(begin)

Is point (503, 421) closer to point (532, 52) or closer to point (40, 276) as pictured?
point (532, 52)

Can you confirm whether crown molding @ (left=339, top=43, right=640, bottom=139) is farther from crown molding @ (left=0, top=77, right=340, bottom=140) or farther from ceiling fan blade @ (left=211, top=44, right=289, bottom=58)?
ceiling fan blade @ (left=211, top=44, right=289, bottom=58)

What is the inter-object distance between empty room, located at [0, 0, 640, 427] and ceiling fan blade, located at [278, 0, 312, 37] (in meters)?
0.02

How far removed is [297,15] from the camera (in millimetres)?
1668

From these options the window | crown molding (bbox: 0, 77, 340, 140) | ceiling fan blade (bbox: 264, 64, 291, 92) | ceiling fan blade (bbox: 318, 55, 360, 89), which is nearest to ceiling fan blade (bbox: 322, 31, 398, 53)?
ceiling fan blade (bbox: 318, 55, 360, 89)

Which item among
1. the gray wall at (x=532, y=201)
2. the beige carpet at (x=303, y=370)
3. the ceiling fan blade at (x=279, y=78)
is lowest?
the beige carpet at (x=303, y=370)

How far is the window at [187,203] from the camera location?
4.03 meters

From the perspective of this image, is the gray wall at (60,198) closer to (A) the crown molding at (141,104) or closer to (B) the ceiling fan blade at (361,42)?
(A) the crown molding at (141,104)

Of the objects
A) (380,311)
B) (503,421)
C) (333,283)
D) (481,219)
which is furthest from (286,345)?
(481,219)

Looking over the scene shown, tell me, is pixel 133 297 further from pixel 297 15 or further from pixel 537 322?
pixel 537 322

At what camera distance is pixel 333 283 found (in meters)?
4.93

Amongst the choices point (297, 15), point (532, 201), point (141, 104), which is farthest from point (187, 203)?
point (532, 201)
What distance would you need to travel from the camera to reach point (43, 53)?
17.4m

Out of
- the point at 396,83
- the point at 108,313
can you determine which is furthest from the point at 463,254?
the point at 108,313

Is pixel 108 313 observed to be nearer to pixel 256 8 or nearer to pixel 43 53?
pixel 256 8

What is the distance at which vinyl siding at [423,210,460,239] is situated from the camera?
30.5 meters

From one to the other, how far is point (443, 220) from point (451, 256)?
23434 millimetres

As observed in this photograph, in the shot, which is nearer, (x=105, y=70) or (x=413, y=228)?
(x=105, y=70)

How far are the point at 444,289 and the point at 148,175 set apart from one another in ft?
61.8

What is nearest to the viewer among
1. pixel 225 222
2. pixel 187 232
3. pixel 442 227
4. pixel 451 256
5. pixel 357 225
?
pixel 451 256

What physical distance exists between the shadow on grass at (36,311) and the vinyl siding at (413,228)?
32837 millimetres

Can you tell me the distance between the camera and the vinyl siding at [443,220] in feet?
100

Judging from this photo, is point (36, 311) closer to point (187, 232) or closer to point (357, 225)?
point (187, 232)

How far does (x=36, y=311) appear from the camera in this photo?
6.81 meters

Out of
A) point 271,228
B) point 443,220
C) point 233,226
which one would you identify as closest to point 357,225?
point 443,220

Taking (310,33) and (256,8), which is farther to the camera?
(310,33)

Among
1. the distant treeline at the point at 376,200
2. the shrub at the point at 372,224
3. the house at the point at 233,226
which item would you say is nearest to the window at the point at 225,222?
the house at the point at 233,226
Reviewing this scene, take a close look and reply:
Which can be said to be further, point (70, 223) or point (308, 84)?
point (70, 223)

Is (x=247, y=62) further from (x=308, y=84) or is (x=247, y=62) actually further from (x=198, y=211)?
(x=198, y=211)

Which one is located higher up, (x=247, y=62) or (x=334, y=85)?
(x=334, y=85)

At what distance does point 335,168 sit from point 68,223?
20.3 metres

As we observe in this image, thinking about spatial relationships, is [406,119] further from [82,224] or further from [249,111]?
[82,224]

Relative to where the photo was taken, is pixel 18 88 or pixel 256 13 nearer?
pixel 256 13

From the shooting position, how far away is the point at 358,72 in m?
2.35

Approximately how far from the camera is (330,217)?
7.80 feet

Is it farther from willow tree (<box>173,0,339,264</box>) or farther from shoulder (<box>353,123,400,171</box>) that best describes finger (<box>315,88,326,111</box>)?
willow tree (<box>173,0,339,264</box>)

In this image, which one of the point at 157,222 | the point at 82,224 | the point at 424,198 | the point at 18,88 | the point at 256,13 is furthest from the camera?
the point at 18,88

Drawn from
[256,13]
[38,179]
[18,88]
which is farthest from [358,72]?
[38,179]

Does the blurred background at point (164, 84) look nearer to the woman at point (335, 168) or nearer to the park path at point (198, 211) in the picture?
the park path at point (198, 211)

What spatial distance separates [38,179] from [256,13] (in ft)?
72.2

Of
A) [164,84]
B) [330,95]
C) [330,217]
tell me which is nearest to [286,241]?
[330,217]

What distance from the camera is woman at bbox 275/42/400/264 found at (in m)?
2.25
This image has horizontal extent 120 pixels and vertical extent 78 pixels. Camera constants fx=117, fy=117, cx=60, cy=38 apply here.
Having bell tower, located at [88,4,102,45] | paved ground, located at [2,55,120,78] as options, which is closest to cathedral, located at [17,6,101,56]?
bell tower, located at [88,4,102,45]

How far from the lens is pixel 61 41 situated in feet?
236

(end)

Short task: Update the material above by replacing each "gray wall" with "white wall" and leaving everything else unchanged.

The completed task:
Is point (503, 421) closer to point (532, 52) or closer to point (40, 276) as pictured?
point (532, 52)

Can you confirm whether crown molding @ (left=339, top=43, right=640, bottom=139) is farther from crown molding @ (left=0, top=77, right=340, bottom=140) or farther from ceiling fan blade @ (left=211, top=44, right=289, bottom=58)?
ceiling fan blade @ (left=211, top=44, right=289, bottom=58)

What is the inter-object distance between empty room, located at [0, 0, 640, 427] and ceiling fan blade, located at [278, 0, 312, 37] (in meters)?
0.02

How far removed is [297,15] from the camera (in millimetres)?
1668

From these options the window | crown molding (bbox: 0, 77, 340, 140) | ceiling fan blade (bbox: 264, 64, 291, 92) | ceiling fan blade (bbox: 318, 55, 360, 89), which is nearest to ceiling fan blade (bbox: 322, 31, 398, 53)?
ceiling fan blade (bbox: 318, 55, 360, 89)

Which item among
1. the white wall at (x=532, y=201)
2. the beige carpet at (x=303, y=370)
3. the ceiling fan blade at (x=279, y=78)
is lowest?
the beige carpet at (x=303, y=370)

How far is the window at [187,203] from the camera location?
4.03 meters

From the perspective of this image, is the white wall at (60,198) closer to (A) the crown molding at (141,104) or closer to (B) the ceiling fan blade at (361,42)?
(A) the crown molding at (141,104)

Of the objects
A) (380,311)
B) (503,421)
C) (333,283)
D) (481,219)
which is furthest from (286,345)?
(481,219)

Looking over the scene shown, tell me, is pixel 133 297 further from pixel 297 15 or further from pixel 537 322?
pixel 537 322

At what camera distance is pixel 333 283 found (in meters)?
4.93

Amongst the choices point (297, 15), point (532, 201), point (141, 104), which is farthest from point (187, 203)?
point (532, 201)
What distance would you need to travel from the camera to reach point (43, 53)?
17.4m

Out of
- the point at 396,83
- the point at 108,313
can you determine which is furthest from the point at 463,254?
the point at 108,313

Is pixel 108 313 observed to be nearer to pixel 256 8 or nearer to pixel 43 53?
pixel 256 8

What is the distance at which vinyl siding at [423,210,460,239] is situated from the camera?
30.5 meters

From one to the other, how far is point (443, 220) from point (451, 256)?
23434 millimetres

As observed in this photograph, in the shot, which is nearer, (x=105, y=70) or (x=413, y=228)?
(x=105, y=70)

How far are the point at 444,289 and the point at 148,175 set apart from one another in ft?
61.8

What is nearest to the viewer among
1. pixel 225 222
2. pixel 187 232
3. pixel 442 227
4. pixel 451 256
5. pixel 357 225
?
pixel 451 256

What physical distance exists between the shadow on grass at (36,311) and the vinyl siding at (413,228)?
32837 millimetres

Can you tell me the distance between the camera and the vinyl siding at [443,220] in feet?
100

Judging from this photo, is point (36, 311) closer to point (187, 232) or closer to point (357, 225)?
point (187, 232)

How far does (x=36, y=311) appear from the camera in this photo?
6.81 meters

Out of
A) point 271,228
B) point 443,220
C) point 233,226
which one would you identify as closest to point 357,225?
point 443,220

Taking (310,33) and (256,8), which is farther to the camera?
(310,33)

Among
1. the distant treeline at the point at 376,200
2. the shrub at the point at 372,224
3. the house at the point at 233,226
which item would you say is nearest to the window at the point at 225,222?
the house at the point at 233,226
Reviewing this scene, take a close look and reply:
Which can be said to be further, point (70, 223) or point (308, 84)?
point (70, 223)

Is (x=247, y=62) further from (x=308, y=84) or is (x=247, y=62) actually further from (x=198, y=211)?
(x=198, y=211)

Which one is located higher up, (x=247, y=62) or (x=334, y=85)?
(x=334, y=85)

At what distance does point 335,168 sit from point 68,223?
20.3 metres

As we observe in this image, thinking about spatial relationships, is [406,119] further from [82,224] or further from [249,111]?
[82,224]

Relative to where the photo was taken, is pixel 18 88 or pixel 256 13 nearer?
pixel 256 13

From the shooting position, how far away is the point at 358,72 in m?
2.35

Approximately how far from the camera is (330,217)?
7.80 feet

Is it farther from willow tree (<box>173,0,339,264</box>) or farther from shoulder (<box>353,123,400,171</box>) that best describes finger (<box>315,88,326,111</box>)?
willow tree (<box>173,0,339,264</box>)

In this image, which one of the point at 157,222 | the point at 82,224 | the point at 424,198 | the point at 18,88 | the point at 256,13 is furthest from the camera?
the point at 18,88

Drawn from
[256,13]
[38,179]
[18,88]
which is farthest from [358,72]?
[38,179]

Does the blurred background at point (164, 84) look nearer to the woman at point (335, 168) or nearer to the park path at point (198, 211) in the picture?
the park path at point (198, 211)

What spatial distance separates [38,179] from [256,13] (in ft)?
72.2

Of
A) [164,84]
B) [330,95]
C) [330,217]
tell me which is nearest to [286,241]?
[330,217]

What distance from the camera is woman at bbox 275/42/400/264 found at (in m)?
2.25
This image has horizontal extent 120 pixels and vertical extent 78 pixels. Camera constants fx=117, fy=117, cx=60, cy=38 apply here.
Having bell tower, located at [88,4,102,45] | paved ground, located at [2,55,120,78] as options, which is closest to cathedral, located at [17,6,101,56]?
bell tower, located at [88,4,102,45]

How far from the lens is pixel 61 41 situated in feet?
236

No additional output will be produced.